- Birth name: Roberto Faz Monzón
- Born: September 18, 1914 Regla, Havana, Cuba
- Died: April 26, 1966 (aged 51) Havana, Cuba
- Genres: Son montuno, guaracha, bolero, guaguancó
- Occupation(s): Musician, bandleader
- Instrument: Vocals
- Years active: 1927-1966
- Labels: Puchito, Seeco, Panart
- Formerly of: Hermanos Palau, Hermanos Lebatard, Conjunto Kubavana, Conjunto Casino

= Roberto Faz =

Roberto Faz Monzón (September 18, 1914 - April 26, 1966) was a Cuban singer who reached the height of his popularity during the 1950s and early 1960s. Like his contemporary Benny Moré, he specialized in many forms of Cuban music such as son, guaracha and bolero. He was a member of the Conjunto Kubavana for three years before joining the Conjunto Casino in 1944. At the Casino he sang alongside Agustín Ribot and Roberto Espí, achieving great success.
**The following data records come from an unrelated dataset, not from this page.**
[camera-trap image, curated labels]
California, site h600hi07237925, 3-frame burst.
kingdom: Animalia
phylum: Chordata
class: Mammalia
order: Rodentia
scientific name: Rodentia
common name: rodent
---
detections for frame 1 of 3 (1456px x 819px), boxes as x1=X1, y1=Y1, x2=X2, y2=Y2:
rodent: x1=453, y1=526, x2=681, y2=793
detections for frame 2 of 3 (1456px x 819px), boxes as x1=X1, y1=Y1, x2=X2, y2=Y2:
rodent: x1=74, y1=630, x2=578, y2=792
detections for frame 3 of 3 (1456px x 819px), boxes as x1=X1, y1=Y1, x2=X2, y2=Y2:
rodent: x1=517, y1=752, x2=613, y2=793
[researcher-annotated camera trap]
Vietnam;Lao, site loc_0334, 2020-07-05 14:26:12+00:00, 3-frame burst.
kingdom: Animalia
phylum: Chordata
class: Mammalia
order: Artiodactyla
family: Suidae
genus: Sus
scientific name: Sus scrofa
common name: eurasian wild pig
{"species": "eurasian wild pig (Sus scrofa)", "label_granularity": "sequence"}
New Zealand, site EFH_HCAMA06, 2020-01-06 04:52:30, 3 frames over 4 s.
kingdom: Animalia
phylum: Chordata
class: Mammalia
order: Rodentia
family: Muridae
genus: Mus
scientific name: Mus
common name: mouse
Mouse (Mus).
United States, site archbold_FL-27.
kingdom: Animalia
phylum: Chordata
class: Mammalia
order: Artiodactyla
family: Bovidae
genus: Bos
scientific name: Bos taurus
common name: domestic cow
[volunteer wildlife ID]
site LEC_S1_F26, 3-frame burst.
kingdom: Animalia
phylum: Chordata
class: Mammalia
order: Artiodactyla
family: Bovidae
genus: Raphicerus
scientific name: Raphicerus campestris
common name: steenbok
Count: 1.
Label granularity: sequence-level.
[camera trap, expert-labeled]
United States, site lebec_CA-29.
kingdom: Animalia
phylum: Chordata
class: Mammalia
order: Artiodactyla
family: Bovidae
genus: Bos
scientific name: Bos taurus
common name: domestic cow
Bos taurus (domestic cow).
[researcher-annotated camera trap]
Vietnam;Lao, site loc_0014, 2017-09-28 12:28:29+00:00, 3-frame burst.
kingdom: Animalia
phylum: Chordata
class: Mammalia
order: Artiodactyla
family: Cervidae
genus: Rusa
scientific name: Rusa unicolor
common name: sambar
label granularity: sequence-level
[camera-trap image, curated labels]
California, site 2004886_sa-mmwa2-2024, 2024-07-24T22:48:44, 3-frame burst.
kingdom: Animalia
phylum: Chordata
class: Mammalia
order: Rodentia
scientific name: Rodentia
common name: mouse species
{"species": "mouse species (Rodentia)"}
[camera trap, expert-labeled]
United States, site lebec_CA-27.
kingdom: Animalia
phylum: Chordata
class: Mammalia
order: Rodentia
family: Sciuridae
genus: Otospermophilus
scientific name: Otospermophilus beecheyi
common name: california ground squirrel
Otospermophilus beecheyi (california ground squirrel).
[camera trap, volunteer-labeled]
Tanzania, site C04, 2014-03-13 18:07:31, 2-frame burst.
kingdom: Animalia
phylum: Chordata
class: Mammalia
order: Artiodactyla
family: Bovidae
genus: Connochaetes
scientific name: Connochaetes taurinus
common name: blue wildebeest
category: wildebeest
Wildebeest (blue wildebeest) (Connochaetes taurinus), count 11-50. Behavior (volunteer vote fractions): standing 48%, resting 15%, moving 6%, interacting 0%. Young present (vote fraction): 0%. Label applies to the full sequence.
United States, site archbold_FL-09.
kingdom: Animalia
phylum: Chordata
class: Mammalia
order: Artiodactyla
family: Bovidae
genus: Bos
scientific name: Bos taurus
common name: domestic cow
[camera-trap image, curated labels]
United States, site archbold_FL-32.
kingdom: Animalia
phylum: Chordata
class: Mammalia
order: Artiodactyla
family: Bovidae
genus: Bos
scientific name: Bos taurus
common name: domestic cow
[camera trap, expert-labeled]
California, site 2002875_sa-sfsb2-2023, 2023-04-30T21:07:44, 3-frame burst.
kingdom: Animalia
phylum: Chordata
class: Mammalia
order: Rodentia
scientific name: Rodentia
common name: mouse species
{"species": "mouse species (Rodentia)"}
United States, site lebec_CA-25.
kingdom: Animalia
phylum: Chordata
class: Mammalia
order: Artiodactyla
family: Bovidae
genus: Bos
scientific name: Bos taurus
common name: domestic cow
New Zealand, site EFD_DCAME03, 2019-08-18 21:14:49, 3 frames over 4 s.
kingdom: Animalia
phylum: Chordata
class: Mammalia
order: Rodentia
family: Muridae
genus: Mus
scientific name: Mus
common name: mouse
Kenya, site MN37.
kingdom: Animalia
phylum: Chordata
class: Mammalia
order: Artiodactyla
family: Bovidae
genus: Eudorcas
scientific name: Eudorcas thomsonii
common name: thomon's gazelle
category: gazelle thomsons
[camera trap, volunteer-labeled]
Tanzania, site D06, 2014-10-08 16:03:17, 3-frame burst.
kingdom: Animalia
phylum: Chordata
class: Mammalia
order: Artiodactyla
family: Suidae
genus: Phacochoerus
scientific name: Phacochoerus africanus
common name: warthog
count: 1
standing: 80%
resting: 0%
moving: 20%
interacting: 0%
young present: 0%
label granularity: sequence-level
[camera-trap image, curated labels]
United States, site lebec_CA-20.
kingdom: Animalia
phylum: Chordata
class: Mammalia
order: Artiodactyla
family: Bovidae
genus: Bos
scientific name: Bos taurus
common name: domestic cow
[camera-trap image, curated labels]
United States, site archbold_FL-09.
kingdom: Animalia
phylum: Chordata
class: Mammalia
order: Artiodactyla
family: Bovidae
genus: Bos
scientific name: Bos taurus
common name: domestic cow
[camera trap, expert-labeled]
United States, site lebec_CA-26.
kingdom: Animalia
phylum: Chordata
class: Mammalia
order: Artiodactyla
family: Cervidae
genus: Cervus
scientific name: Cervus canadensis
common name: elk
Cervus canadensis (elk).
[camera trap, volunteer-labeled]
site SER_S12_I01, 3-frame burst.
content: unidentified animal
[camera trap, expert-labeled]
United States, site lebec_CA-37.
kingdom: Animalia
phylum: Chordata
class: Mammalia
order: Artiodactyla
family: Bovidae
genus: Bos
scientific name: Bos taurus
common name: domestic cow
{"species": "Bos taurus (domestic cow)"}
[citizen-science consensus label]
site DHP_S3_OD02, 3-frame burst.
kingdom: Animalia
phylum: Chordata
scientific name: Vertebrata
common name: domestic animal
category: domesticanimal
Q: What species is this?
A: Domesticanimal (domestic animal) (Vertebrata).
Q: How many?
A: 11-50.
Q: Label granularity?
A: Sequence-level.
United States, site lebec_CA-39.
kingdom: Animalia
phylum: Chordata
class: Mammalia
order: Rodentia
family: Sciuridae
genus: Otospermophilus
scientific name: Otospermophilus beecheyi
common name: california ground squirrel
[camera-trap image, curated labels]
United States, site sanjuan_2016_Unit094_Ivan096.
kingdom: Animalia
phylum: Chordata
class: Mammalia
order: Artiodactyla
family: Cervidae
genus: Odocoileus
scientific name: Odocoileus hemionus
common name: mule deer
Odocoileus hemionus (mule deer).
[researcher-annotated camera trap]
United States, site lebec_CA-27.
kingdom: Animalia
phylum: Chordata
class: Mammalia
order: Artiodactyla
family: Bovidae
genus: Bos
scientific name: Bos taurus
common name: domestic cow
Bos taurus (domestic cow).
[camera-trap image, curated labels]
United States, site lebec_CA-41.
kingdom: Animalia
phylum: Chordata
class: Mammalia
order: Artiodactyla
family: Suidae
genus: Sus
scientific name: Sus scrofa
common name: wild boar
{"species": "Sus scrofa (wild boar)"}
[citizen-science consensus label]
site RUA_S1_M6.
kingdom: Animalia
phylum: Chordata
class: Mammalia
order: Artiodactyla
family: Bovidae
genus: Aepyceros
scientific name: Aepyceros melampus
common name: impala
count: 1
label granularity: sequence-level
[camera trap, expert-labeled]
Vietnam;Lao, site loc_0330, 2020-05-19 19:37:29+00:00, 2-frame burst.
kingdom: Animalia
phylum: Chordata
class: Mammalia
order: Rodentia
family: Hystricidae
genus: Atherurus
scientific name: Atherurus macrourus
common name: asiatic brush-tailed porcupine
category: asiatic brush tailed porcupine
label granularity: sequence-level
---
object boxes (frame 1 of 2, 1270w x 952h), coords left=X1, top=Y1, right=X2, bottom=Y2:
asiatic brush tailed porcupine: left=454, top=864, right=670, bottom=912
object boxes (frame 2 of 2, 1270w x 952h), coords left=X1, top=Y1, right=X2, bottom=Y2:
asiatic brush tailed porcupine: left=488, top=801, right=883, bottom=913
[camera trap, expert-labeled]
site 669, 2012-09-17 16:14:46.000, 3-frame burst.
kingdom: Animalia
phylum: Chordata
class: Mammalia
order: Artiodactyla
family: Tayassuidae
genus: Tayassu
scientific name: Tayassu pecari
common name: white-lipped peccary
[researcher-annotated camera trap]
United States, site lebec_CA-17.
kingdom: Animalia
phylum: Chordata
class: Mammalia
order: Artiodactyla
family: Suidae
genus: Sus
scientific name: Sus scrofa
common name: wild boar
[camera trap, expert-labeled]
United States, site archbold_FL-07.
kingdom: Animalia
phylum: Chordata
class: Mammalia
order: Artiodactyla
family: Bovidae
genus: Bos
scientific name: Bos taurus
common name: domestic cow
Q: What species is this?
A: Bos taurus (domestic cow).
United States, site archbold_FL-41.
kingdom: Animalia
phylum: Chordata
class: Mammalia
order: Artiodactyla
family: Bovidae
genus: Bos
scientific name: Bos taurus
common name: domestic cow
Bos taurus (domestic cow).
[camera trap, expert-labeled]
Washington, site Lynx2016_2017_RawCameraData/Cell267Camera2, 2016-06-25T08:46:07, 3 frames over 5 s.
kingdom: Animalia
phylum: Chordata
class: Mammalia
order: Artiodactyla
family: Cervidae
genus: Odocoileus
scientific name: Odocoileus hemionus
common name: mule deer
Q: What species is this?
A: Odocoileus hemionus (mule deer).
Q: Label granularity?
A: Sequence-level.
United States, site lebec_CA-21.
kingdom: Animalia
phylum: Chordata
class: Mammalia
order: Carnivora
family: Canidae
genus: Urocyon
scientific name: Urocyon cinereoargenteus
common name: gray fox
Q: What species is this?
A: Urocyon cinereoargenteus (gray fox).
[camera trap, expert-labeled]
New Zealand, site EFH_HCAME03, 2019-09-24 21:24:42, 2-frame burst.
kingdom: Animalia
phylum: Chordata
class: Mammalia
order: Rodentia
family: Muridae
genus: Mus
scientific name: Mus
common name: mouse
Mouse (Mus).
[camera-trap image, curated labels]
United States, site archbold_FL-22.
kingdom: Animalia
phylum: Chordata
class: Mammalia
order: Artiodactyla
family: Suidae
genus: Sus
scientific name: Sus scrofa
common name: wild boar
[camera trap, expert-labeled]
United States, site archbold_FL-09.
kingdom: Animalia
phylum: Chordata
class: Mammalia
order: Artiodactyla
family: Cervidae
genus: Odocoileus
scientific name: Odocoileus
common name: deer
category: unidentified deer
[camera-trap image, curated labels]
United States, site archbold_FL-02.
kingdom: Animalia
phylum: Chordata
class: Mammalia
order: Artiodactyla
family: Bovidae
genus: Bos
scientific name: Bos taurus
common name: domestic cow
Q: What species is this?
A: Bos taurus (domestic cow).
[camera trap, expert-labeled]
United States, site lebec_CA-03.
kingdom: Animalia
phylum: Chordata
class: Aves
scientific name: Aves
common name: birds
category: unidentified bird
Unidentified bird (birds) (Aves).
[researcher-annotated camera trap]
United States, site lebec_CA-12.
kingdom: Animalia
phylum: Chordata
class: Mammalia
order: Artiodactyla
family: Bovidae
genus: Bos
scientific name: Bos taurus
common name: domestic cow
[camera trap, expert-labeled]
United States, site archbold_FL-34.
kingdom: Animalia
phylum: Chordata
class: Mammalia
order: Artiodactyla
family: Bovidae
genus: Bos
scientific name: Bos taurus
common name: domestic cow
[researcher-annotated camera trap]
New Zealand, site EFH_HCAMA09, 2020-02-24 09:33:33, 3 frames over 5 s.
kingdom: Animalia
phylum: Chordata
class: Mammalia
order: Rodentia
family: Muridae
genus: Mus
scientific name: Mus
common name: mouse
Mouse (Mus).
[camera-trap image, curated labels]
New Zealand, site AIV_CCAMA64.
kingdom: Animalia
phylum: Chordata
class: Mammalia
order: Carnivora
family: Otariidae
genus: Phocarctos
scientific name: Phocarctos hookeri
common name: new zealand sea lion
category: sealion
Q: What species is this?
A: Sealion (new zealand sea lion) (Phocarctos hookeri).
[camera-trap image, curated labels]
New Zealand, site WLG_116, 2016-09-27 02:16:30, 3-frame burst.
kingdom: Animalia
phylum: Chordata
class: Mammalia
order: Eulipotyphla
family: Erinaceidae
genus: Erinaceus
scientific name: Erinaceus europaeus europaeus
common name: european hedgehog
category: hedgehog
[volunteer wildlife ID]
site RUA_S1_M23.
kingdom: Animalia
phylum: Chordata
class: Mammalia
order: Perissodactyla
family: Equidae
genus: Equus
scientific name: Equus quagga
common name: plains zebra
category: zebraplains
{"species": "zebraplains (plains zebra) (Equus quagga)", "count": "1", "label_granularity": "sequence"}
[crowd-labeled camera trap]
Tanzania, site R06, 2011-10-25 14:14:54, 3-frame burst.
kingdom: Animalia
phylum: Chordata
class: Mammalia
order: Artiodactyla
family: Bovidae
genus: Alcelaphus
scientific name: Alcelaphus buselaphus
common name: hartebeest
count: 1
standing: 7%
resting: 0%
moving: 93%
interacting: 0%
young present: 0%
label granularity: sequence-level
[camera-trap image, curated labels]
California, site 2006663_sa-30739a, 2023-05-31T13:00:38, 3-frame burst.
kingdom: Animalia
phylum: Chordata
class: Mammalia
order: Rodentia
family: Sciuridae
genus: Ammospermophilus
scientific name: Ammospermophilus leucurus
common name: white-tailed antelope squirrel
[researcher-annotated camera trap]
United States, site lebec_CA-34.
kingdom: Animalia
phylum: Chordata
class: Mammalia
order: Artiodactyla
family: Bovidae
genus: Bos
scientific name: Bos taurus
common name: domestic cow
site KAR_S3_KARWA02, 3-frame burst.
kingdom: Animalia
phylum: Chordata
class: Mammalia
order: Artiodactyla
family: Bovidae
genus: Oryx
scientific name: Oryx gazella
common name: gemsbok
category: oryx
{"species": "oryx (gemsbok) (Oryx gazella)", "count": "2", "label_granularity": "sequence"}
In 1956 he left the Casino to establish his own conjunto, where he sang with Orlando Reyes and Roeangel Rodríguez "Rolito". He continued to tour and record with his band until his death in 1966 from a stroke and edema pulmonary.

== Compositions ==
Faz is the author of popular songs such as "Te traigo mi son", "El pregón de la montaña", "Nadie baila como yo", "El retozón", "Píntate los labios María, del Compositor, Ramon Castro Herrera" and "Aguanile mai mai".